(The problem) Check each line of the material, and show the ones that include the word "measured".
================
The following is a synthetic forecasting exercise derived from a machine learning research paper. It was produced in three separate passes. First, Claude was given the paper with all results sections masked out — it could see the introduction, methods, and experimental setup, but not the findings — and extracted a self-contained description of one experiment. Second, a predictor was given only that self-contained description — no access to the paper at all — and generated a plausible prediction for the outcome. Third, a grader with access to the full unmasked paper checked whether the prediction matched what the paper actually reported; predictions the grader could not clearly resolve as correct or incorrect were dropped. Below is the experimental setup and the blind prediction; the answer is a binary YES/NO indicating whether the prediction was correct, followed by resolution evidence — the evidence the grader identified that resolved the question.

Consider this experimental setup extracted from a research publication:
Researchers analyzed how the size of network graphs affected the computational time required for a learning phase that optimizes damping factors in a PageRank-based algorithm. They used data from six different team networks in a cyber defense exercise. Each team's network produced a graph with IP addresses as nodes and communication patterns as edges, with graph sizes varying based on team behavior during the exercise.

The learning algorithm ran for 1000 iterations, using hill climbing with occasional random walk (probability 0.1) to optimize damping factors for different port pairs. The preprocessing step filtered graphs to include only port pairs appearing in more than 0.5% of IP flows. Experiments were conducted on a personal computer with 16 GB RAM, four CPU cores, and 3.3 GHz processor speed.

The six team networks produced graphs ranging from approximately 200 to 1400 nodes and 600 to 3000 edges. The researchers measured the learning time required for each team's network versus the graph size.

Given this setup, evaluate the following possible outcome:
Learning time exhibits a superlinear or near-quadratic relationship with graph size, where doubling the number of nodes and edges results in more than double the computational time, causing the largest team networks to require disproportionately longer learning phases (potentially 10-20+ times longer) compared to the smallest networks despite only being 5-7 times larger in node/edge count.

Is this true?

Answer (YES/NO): YES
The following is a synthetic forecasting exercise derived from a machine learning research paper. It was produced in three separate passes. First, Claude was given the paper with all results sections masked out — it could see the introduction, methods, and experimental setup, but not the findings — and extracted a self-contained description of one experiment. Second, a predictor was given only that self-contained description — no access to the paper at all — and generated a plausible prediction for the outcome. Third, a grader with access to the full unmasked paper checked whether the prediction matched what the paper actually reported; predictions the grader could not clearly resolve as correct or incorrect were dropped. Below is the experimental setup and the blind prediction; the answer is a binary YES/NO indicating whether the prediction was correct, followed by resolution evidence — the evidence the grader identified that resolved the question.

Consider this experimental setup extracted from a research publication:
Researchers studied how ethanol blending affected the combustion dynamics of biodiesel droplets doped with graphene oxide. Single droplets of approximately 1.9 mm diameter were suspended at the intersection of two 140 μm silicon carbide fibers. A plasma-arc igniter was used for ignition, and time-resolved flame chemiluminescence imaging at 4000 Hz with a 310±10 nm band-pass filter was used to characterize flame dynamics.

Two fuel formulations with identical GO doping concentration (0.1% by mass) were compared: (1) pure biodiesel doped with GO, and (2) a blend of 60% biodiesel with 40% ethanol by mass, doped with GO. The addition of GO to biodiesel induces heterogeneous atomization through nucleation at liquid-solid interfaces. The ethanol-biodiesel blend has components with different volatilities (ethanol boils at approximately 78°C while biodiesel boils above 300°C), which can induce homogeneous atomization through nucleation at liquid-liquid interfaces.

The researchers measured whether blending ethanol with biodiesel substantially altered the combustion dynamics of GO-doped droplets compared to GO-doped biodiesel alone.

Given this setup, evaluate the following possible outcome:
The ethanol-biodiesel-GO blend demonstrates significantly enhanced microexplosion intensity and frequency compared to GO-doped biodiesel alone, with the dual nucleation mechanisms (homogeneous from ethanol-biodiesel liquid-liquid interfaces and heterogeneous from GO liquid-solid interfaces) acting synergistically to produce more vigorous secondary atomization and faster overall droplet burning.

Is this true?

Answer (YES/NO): NO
================
(Worked solution)
The six team networks produced graphs ranging from approximately 200 to 1400 nodes and 600 to 3000 edges. The researchers measured the learning time required for each team's network versus the graph size.
The researchers measured whether blending ethanol with biodiesel substantially altered the combustion dynamics of GO-doped droplets compared to GO-doped biodiesel alone.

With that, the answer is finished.